Dennis E Taylor is the author of the Bobiverse, one of my guilty pleasure reads. I say pleasure because the books relax me and I gobble them like popcorn, always curious what new adventure is going to come bubbling down the pipe. I say guilty because… they’re not very good. They’re simplistic, naive, and they commit a cardinal sin of treating the main character, Bob, as being able to do anything with enough time and resources (Batman-style) because he’s a tech genius. As someone who works in tech, lemme tell you that this attitude is a problem, not a solution, and it’s annoying to see it glorified on page.
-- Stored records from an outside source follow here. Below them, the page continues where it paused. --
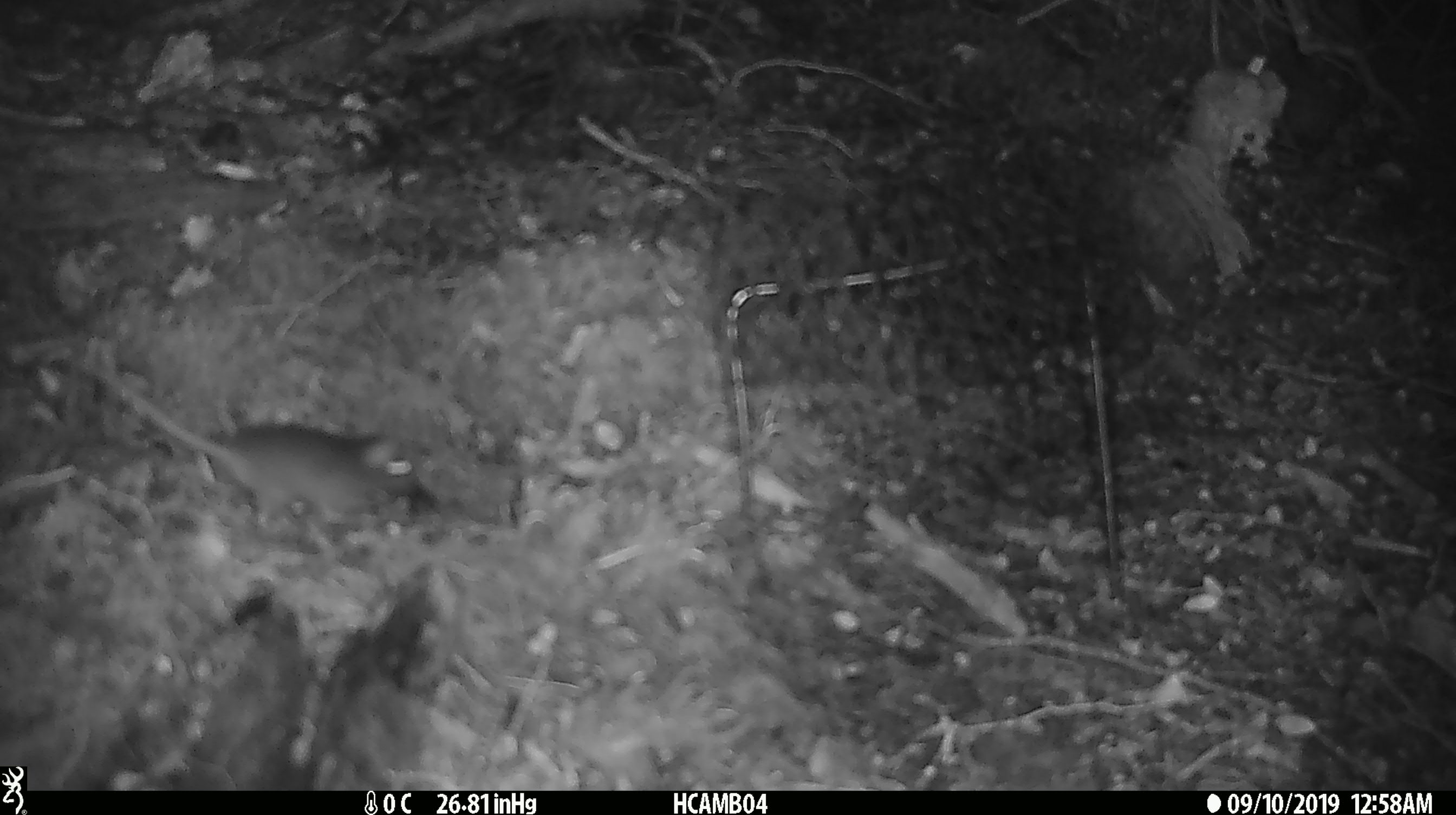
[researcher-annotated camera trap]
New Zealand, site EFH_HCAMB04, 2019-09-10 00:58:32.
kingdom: Animalia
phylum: Chordata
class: Mammalia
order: Rodentia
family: Muridae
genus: Mus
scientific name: Mus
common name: mouse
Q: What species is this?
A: Mouse (Mus).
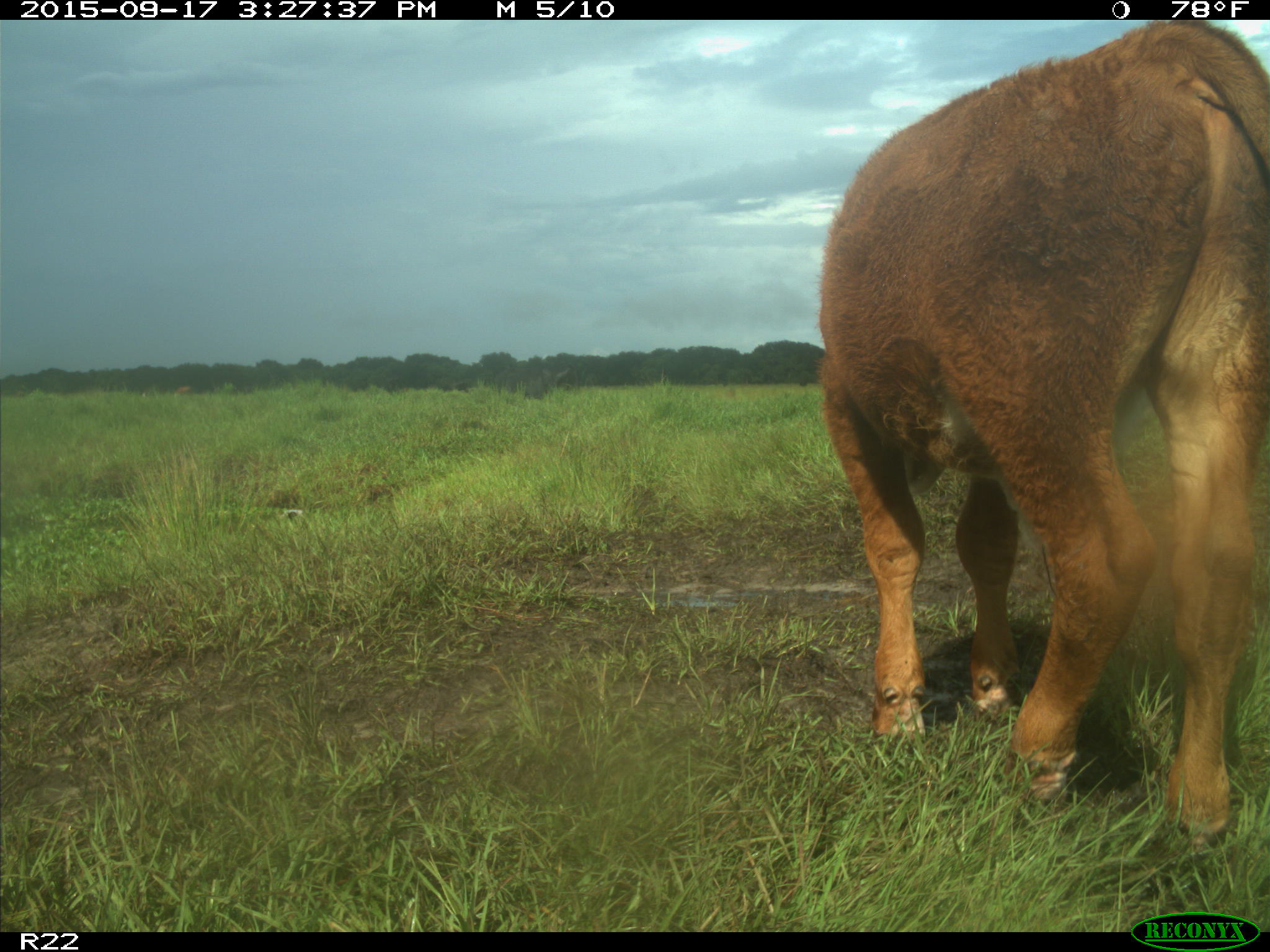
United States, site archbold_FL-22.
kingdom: Animalia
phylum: Chordata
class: Mammalia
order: Artiodactyla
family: Bovidae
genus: Bos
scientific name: Bos taurus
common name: domestic cow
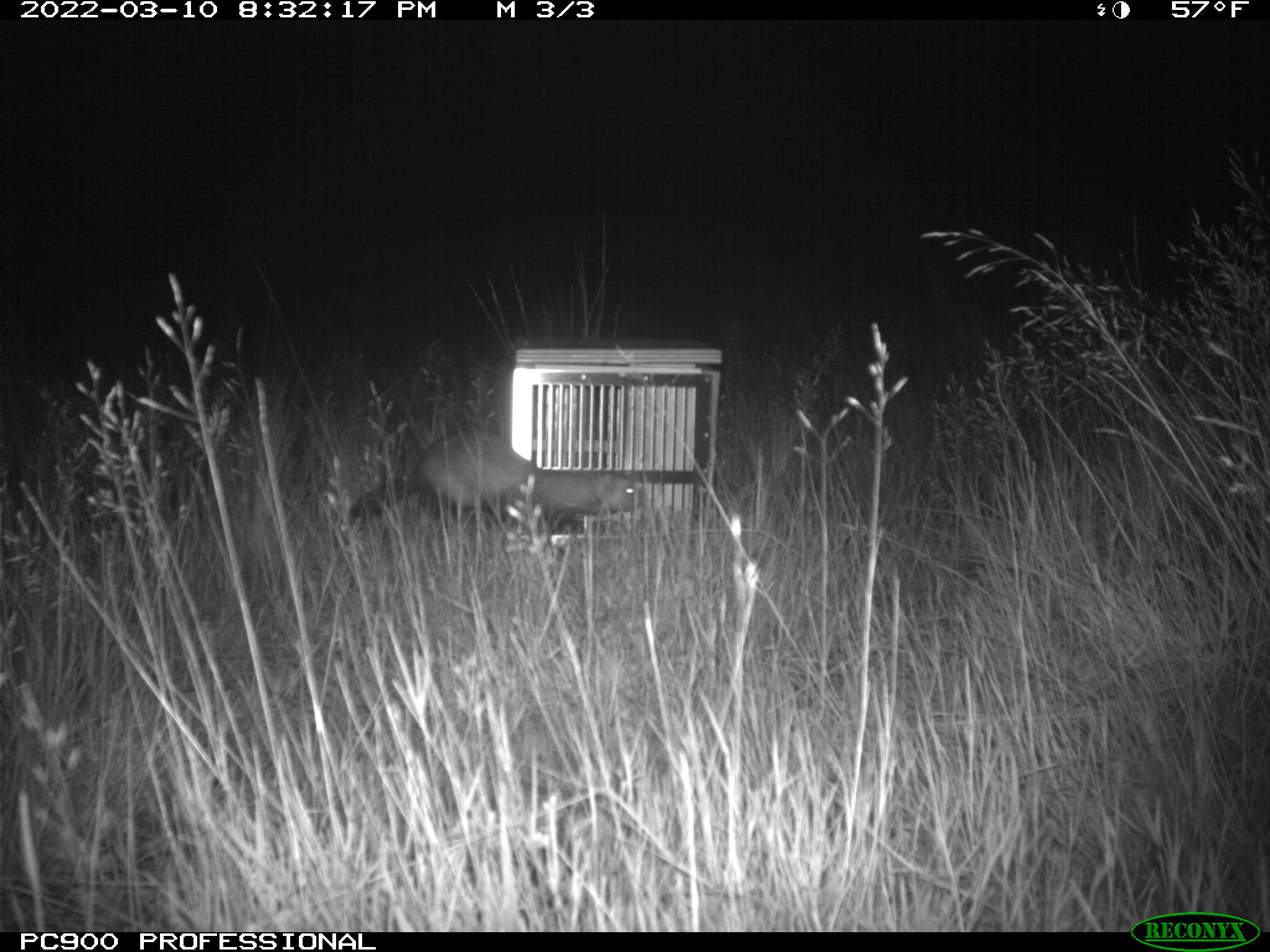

But I’ve bought every Bobiverse book and listened to it immediately and enjoyed myself immensely, so of course I bought Outland and gobbled it right up. Outland solves that tech genius problem right away by having a Scooby Gang style cast of characters. It’s not one lone genius in a space probe flawlessly teaching himself everything from advanced biology to how to run a government, it’s a group of college students collaborating, growing their colony, and solving problems with limited resources. This book would make a great video game a la Subnautica or Terraria.
Without giving away too many spoilers, the main characters find an alternate earth on a timeline where humans never evolved, leaving everything somewhat familiar but intensely wild. I love this kind of fantasy. One of my existential dreads as a citizen of the 21st century is the loss of wildness, and how insidious that is. If we had a Thanos Snap that brought biomass back to pre-industrial levels alongside us humans, I think even biologists would be surprised at the density, bugs, animals, and noisiness. Outland addresses this and makes it feel like that untouched wild wilderness is real, and I enjoyed that fantasy.
From there it gets into the familiar Dennis E Taylor Pollyanna treatment of brutal and complex issues. Probably my biggest problem with his writing is how seldom the main characters are wrong, and how easy it is to recover from when they are. The characters are always able to find a technology solution, which I don’t have too much a problem with because that’s the point of the writing: engineering porn, The Martian style. They’re also however always able to find a people solution, and I can’t decide how I feel about this.
My experience of post-apocalyptic fiction has never recovered from Cormac McCarthy’s The Road. That seemed like the most realistic depiction of longterm survival of a civilization-ending event ever put to the page, and every last page of it is miserable. Maybe I’ll reread that so I can revisit it through Cannonball because hooboy do I have thoughts, but suffice it to say, people are the real monsters, and the monsters are worse than we could ever imagine. This is what Taylor fails to touch on, and he doesn’t necessarily need to touch it, his writing is doing a different thing, but it definitely makes me roll my eyes and say “yeah sure” at several points in his writing.
All the same, pick up Outland if you like fun fiction of intrepid people surviving disasters with their wits. Don’t pick up The Road if you ever want to be able to sleep again.